This side tooth cutter 130 includes a cutter holder 131 in which a coupling portion 132 coupled to the output power shaft 120 is formed at the center and a plurality of cutter fingers 134 are formed around the outer periphery, and cutter fingers ( 134) and includes an insert tip 140 that substantially processes the teeth of the gear bodies 30a and 30b.

The cutter fingers 134 are arranged radially at equal intervals around the coupling portion 132. In the case of this embodiment, six cutter fingers 134 are applied, but the scope of the present invention is not limited to the number. A key groove 133 for key coupling is formed in the coupling portion 132.

The insert tip 140 includes a tip portion 141 that is more rounded outward than the end of the cutter finger 134 and processes the teeth of the gear bodies 30a and 30b. The tip blade portion 141 may be made of diamond material with excellent hardness. In this embodiment, the tip blade portion 141 is manufactured in a gear tooth shape so that the gear tooth shape can be processed.

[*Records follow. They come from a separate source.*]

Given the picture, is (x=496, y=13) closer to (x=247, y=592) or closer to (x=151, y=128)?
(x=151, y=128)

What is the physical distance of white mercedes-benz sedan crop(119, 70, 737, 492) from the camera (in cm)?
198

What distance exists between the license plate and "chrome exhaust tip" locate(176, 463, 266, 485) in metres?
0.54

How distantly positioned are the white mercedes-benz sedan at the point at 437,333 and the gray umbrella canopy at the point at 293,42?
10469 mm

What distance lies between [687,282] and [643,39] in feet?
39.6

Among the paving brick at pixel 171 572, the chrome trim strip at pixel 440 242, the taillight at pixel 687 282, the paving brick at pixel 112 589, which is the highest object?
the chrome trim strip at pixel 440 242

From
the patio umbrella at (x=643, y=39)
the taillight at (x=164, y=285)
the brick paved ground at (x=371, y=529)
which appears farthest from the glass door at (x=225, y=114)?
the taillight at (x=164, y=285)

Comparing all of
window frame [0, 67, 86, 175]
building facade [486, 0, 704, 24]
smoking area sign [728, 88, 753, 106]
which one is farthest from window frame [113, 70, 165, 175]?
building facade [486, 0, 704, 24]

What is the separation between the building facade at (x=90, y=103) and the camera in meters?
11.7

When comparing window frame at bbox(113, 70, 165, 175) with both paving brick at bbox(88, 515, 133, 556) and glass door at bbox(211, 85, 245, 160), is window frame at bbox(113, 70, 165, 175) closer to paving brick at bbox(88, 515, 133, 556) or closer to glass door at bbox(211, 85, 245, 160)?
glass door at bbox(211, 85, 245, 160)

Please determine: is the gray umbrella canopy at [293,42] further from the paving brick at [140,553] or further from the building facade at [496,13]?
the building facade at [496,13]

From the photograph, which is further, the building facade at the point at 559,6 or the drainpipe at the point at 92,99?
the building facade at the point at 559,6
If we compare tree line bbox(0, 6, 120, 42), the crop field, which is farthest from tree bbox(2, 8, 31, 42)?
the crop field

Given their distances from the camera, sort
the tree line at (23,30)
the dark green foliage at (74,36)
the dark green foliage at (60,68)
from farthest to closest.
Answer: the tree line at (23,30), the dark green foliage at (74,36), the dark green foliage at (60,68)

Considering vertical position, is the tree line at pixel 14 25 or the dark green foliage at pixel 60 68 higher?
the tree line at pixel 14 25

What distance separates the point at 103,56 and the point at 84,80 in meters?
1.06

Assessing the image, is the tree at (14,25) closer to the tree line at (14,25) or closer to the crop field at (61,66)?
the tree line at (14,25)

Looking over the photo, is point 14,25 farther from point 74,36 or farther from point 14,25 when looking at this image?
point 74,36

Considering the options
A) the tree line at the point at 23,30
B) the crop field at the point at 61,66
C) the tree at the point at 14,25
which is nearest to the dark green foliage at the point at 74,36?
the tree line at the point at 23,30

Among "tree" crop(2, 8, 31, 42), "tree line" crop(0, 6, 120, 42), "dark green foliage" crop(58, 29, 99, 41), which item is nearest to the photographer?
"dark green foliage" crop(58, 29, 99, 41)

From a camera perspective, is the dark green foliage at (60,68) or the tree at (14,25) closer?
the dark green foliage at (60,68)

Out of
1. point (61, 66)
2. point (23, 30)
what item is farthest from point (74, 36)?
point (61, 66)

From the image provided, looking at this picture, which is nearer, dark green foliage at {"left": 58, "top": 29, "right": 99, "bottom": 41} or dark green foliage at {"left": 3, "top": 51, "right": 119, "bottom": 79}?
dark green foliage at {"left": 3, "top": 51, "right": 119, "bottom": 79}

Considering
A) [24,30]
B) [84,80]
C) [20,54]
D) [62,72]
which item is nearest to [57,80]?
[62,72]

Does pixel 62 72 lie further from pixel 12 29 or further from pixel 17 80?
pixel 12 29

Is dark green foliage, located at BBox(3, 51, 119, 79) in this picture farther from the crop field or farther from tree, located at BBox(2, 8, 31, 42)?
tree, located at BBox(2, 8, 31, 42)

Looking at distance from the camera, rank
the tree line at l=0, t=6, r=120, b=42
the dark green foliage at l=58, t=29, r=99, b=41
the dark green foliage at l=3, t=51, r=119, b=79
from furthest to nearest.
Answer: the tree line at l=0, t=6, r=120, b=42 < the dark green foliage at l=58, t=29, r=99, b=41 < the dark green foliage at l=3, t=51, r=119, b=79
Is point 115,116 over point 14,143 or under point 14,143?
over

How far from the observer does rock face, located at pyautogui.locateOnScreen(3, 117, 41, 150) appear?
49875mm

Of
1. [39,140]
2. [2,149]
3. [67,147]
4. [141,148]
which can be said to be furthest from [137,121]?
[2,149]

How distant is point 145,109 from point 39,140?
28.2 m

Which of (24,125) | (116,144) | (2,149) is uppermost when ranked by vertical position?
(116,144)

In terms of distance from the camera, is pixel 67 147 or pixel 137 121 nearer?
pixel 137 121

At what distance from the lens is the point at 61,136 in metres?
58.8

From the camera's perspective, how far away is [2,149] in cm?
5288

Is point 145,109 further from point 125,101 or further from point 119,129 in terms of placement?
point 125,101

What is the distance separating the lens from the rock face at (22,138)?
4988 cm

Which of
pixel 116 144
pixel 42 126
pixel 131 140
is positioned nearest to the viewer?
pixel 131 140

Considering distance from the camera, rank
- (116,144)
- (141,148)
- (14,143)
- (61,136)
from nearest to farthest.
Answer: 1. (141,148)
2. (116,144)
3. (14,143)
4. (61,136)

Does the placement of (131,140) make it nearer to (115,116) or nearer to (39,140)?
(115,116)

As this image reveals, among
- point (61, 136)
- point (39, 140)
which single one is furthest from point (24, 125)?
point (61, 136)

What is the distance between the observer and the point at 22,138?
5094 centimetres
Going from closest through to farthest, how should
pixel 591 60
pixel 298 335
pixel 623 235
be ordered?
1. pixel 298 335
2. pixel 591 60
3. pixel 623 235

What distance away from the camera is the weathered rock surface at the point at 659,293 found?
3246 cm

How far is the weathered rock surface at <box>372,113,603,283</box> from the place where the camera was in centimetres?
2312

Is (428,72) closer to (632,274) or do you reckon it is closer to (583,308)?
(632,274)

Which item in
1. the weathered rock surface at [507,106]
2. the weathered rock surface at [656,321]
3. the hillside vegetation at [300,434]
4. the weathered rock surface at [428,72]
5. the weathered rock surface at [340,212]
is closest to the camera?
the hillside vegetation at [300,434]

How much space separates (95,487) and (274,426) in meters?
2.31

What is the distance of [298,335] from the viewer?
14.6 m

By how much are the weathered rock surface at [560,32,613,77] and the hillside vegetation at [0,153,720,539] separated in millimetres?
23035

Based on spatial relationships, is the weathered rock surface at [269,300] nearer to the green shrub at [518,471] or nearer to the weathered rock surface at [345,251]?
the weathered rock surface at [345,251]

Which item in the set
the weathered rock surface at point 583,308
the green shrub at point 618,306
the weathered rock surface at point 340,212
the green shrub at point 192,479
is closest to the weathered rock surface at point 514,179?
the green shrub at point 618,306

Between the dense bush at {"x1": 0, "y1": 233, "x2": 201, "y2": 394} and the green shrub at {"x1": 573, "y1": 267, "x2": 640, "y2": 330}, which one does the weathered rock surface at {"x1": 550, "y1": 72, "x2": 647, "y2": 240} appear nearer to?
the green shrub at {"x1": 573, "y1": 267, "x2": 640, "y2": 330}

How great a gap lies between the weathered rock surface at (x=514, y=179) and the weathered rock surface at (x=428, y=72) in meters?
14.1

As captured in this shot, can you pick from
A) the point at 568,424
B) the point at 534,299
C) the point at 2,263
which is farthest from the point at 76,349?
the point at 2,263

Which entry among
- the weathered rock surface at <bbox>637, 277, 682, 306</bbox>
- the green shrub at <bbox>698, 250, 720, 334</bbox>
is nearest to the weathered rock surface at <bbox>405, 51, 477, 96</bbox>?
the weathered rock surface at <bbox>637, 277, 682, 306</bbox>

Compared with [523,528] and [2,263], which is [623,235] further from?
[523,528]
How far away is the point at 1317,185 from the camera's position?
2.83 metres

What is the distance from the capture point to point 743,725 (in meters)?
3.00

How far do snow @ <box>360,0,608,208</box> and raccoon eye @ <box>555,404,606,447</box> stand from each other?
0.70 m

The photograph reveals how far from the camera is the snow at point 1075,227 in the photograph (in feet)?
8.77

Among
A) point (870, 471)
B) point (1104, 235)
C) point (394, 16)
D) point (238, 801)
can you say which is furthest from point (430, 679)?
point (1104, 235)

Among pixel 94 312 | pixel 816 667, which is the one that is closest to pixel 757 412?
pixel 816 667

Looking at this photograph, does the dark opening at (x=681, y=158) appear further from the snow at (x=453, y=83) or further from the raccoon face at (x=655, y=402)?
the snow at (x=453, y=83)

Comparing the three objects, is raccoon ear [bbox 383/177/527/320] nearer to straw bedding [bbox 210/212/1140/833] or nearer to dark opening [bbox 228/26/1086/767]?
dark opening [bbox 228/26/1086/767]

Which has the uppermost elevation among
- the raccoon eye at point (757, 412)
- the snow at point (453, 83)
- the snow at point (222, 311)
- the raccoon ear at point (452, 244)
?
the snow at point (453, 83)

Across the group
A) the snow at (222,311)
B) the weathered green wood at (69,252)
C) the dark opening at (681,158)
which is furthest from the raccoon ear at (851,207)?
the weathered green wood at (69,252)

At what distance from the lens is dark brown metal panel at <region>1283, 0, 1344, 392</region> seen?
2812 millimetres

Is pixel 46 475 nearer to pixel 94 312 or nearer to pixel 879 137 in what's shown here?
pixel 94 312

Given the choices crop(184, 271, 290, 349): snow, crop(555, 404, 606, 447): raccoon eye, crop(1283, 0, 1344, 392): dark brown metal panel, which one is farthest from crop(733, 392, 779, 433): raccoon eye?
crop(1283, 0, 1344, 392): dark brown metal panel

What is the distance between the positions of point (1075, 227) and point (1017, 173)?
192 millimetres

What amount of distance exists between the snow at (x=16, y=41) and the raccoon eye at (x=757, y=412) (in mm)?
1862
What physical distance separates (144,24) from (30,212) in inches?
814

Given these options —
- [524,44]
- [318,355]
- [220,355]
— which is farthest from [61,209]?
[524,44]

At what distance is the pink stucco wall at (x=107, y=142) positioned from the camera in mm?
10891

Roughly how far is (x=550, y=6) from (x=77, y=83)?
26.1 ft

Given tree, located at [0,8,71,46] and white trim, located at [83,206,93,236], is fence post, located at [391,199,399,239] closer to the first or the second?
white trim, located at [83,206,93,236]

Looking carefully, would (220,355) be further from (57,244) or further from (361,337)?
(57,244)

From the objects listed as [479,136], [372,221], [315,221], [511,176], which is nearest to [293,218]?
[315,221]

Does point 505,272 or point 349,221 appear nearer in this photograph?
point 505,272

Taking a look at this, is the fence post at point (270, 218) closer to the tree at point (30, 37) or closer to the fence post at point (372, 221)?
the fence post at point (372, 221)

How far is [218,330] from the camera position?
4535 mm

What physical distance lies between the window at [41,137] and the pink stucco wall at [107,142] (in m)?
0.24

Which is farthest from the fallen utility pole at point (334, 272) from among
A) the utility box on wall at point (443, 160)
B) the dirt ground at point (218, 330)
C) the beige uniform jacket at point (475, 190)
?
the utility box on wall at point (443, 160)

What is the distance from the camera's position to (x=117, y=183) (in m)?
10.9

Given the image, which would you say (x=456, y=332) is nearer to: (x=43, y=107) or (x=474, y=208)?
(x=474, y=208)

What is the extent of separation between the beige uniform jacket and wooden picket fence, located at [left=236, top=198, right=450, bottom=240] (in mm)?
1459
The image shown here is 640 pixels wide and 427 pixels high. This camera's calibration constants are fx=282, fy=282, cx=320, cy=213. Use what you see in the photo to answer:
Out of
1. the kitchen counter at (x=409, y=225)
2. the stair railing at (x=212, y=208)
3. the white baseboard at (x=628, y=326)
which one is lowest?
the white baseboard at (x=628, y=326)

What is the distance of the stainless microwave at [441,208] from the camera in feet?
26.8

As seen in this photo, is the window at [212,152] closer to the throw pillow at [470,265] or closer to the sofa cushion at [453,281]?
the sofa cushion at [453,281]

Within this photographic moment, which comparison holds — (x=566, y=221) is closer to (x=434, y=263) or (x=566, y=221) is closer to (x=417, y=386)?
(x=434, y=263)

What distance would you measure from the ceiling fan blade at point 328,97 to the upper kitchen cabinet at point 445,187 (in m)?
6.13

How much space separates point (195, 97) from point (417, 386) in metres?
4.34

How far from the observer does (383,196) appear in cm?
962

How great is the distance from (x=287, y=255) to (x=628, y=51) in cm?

And, this insert tip 140 is removably coupled to the end area of the cutter finger 134 using a screw 143. In this way, when the insert tip 140 is installed and used at the end area of the plurality of cutter fingers 134, only the damaged or worn insert tip 140 needs to be replaced and used, thus reducing the cost associated with replacing the entire cutter as before. The occurrence of loss can be eliminated.

Additionally, since the insert tip 140 can be easily replaced, replacement time can be significantly reduced, thereby contributing to improved productivity.

Meanwhile, in addition to the configuration described above, the gear tooth processing device 100 according to the present embodiment includes means for fixing the origin of the arbor 110 or the side tooth cutter 130 according to tooth processing, that is, an origin fixing plate 171, The configuration and structure of the origin fixing housing 172 and the latch unit 173 are further provided. That is, when mounting the gear tooth shape processing device 100 on the spindle head 10 while aligning the origin through initial setting, the origin must not be disturbed. For this purpose, the gear tooth shape processing apparatus 100 according to the present embodiment is equipped with the configuration and structure of the origin fixing plate 171, the origin fixing housing 172, and the latch unit 173.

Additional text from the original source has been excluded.